I don't like Christian books on Marriage. I find them to be generally and groundlessly chauvinist in their approach. Now, as tends to be the case, I may be the loan-wolf feminist (and ironically so because I am a man... and quite thoroughly)--the only one who thinks that gender roles in marriage are unnecessary and even unhealthy. I recently heard a line from a book which stated that the man in the marriage (of course assuming that all marriages are between a man and a woman), even if he doesn't act as such, is to be in charge of major family decisions and that the woman is to be submissively supportive thereto and should not get into the habit of "demanding her rights." When families lose track of their roles, it argued, the two will both be waiting on the other to do their part and problems will arise (no doubt in sex as well). The woman, it went on, is not to see their submission as an encroachment upon their individual value or rights but they should know that this is the role for which they were made by God... in other words, you were created to be submissive, so you'll learn to like it.
To pretty much all of that stuff, I say "B.S.!" (which is, of course, and acronym from which you should infer that I strongly disagree with the statements in question). God did not create gender roles, people did. Gender distinctions, the man ruling over the woman and the woman seeking her identity in the man, are part of the curse of sin which Jesus Christ came to reverse. Genesis 3:15, "Your desire will be for your husband, and he will rule over you," is not a statement of how things should be. It is a description of a horrible distortion of creation--a distortion being mended by the gospel of Jesus Christ (for there is now no male or female for you are all one in Christ... Galatians 3:28). These sorts of roles, the very ones which the Christian books often attempt to flaunt, are nothing short of sinful oppression of women (even if the women are often the perpetrators). The roles offered in scripture, wherever you might identify them, are about mutuality, mutual submission and respect. Of course Paul gives different instructions to men and women in different passages but the approach is always about sharing authority and empowerment.

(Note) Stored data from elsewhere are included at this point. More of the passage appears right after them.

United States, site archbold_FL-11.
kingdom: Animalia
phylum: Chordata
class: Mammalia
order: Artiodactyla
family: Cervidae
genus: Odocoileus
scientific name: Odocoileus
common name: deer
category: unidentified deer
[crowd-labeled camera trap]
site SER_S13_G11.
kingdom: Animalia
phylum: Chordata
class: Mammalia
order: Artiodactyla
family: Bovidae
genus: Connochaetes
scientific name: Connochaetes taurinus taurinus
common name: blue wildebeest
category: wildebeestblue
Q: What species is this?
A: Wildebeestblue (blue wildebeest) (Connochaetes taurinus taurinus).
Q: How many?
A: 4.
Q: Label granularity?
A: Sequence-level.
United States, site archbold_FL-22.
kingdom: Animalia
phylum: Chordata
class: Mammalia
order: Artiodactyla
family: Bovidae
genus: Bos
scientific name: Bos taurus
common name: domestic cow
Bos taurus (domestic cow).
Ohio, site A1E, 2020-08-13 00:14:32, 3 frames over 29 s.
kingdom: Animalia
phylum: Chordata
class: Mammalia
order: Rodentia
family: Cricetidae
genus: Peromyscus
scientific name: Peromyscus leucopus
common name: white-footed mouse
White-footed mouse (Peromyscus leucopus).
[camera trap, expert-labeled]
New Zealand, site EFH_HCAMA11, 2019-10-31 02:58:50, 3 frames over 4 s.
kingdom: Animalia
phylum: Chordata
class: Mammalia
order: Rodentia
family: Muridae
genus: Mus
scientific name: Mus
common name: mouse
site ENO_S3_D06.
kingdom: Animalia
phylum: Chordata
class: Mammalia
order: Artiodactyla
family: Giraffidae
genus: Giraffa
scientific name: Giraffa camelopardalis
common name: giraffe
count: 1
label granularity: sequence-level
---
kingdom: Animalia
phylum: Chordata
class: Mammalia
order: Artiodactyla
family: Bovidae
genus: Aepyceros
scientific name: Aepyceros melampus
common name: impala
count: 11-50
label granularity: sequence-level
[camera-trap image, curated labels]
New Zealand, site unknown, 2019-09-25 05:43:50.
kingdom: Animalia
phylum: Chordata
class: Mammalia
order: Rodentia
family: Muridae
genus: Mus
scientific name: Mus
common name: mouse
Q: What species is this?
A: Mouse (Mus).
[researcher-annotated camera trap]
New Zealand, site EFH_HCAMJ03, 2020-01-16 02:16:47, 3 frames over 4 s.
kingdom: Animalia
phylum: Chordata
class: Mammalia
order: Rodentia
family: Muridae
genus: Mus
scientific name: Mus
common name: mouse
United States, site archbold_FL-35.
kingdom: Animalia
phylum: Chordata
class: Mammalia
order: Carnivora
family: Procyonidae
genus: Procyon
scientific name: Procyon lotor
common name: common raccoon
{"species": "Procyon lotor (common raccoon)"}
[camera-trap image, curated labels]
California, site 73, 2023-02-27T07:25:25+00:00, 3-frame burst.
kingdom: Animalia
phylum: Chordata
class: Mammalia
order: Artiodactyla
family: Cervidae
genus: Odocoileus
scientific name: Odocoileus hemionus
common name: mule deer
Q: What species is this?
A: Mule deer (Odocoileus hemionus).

The roles we often try to ascribe, roles which place the woman in submission and the man in authority, are not just oppressive to women (which, actually, causes men to miss out on plenty of blessing) they are unhealthy in relationships. Yes, if we stick to our roles we might be efficient and we might get things done but communication and compassion can remain absent. The same kind of relational efficiency can be accomplished through constant communication and collaborative customization of responsibility. In other words, we can get things done together, not by assigning clear cut hierarchy and job descriptions, but by taking the risk of talking through things and picking up on a rhythm in the relationship. This requires vulnerability, compassion, and yes, shared authority and empowerment--mutuality.
Of course, in every relationship responsibilities will be divided as we grow together but it does not have to be so dogmatically that we become ideological and systematic in assigning authority to one gender over the other. I don't mind at all if Amanda wants to take charge in an important family decision... as long as we do it together with mutual submission and steadfast love.